[Start EXTRACT]

Then trained for a few hundred epochs with no issues.

So more details would probably be required to address this.

mazabou commented 3 years ago

Thank you both! I rerun with a fresh environment and a fresh clone of the repository just in case, but still got the same error. I think the issue might be in the data file I am using? I followed the same steps except that I replaced DATAPATH, TRAIN_FILENAME and TEST_FILENAME to use the provided lfads_lorenz.h5 file. This is how the config file was changed:

CHECKPOINT_DIR: "runs/"
DATA:
  DATAPATH: "/data"
  TRAIN_FILENAME: 'lfads_lorenz.h5'
  VAL_FILENAME: 'lfads_lorenz.h5'

max_spikes is equal to 23 I added these lines in src/model.py after line 292:

    def forward(self, src, mask_labels, **kwargs):
        print('input src.max', src.max())
        src = src.permute(1, 0, 2) # t x b x n
        src = self.embedder(src) * self.scale
        print('embedder output src.max', src.max())

[End EXTRACT]
[Start DATA]

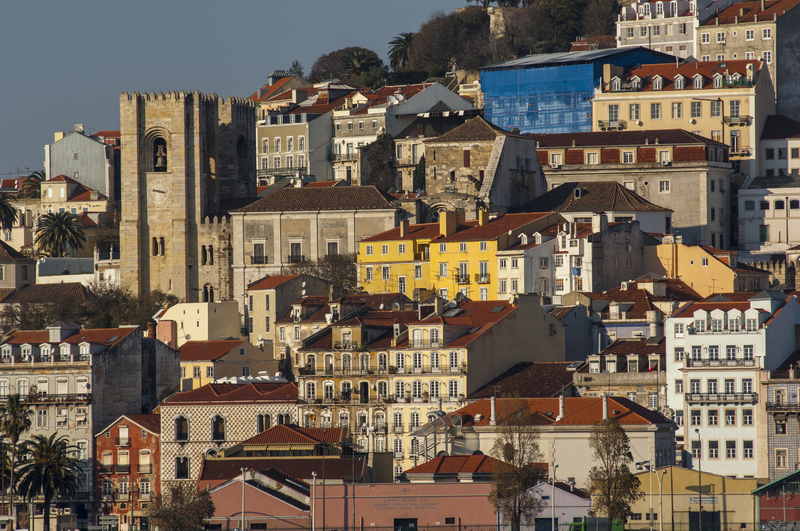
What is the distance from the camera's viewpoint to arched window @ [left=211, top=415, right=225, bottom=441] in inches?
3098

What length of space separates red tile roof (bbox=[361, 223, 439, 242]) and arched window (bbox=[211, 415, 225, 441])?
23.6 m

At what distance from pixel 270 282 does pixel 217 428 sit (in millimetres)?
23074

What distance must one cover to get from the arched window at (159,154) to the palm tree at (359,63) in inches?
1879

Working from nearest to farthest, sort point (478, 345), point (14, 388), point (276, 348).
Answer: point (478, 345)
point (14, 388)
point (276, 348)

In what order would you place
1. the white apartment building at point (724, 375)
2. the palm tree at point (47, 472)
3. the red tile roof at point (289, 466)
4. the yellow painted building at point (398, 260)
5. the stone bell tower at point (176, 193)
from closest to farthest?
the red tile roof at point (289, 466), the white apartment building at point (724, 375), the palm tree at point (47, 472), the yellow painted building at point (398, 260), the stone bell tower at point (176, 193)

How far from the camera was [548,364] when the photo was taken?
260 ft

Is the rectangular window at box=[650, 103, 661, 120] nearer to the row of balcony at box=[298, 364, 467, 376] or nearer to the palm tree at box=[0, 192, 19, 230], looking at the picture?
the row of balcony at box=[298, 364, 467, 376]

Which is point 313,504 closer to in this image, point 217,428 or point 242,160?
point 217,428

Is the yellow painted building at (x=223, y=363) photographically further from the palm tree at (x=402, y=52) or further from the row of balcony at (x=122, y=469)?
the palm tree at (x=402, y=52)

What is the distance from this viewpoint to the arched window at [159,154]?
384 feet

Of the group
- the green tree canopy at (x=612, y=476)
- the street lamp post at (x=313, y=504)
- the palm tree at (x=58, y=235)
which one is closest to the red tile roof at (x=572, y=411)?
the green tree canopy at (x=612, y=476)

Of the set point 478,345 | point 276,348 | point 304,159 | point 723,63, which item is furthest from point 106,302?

[End DATA]

• [PROMPT A]:
What value of max_spikes is reported in the thread about the training error?
• [PROMPT B]:
Pick up the thread about the training error after its final line and extend it.

• [FINAL RESULT A]:
23

• [FINAL RESULT B]:
        src = self.pos_encoder(src)

And this is what I get:

input src.max 17
embedder output src.max tensor(0.7336, grad_fn=<MaxBackward1>)
mazabou commented 3 years ago

I used a docker image on a different machine, so this should be independent from any of my setups:

docker run --rm -ti continuumio/anaconda3 /bin/bash

Here I install some requirements, clone the repo and create the conda env

apt-get update
apt-get install gcc python3-dev vim

# install git lfs
curl -s https://packagecloud.io/install/repositories/github/git-lfs/script.deb.sh | bash
apt-get install git-lfs
git lfs install

cd home/
git lfs clone https://github.com/snel-repo/neural-data-transformers.git
cd neural-data-transformers/
conda env create -f environment.yml
export PYTHONPATH=.

Then I modify the lorenz configuration file as follows:

CHECKPOINT_DIR: "runs/"
DATA:
  DATAPATH: "/data"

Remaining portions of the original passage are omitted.